▸ Problem to work on:
The result should be the full listing copied exactly, with no pictures in it.

### Data below

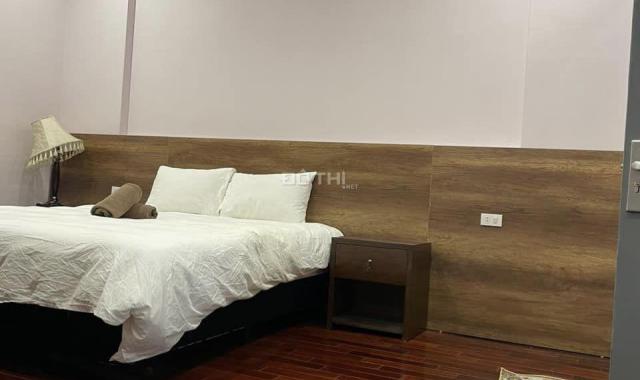 Bán Tòa nhà 11 tầng, Apartment Căn hộ dịch vụ, Đẹp nhất Tô Ngọc Vân, quận Tây Hồ, 135m, Mt 7m, 48tỷ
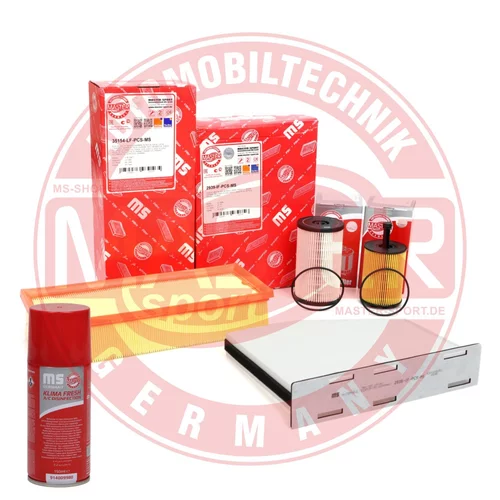 Filter - Sada 450001012P (MASTER-SPORT GERMANY) - obr. 1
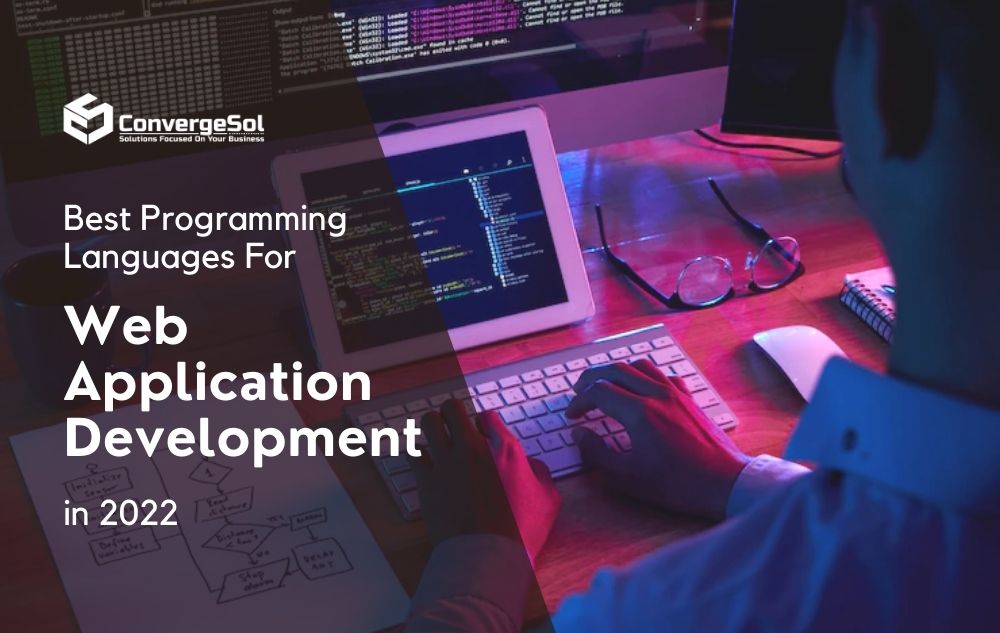 What Are the Best Languages for Web Application Development in 2022?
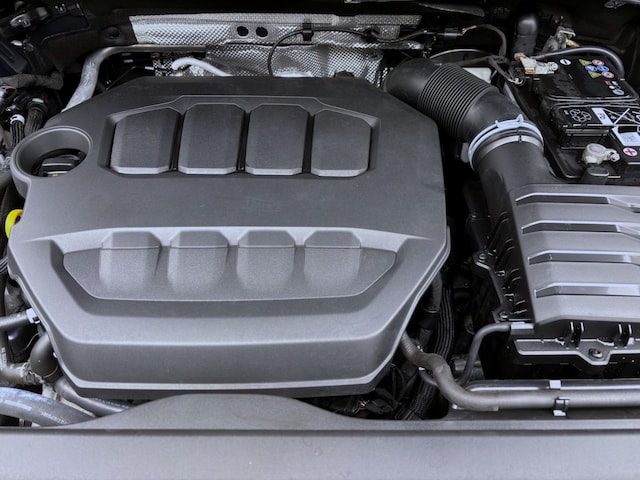 Volkswagen Tiguan 2.0 TSI DSG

######

▸ Result of this task:
 Bán Tòa nhà 11 tầng, Apartment Căn hộ dịch vụ, Đẹp nhất Tô Ngọc Vân, quận Tây Hồ, 135m, Mt 7m, 48tỷ
 Filter - Sada 450001012P (MASTER-SPORT GERMANY) - obr. 1
 What Are the Best Languages for Web Application Development in 2022?
 Volkswagen Tiguan 2.0 TSI DSG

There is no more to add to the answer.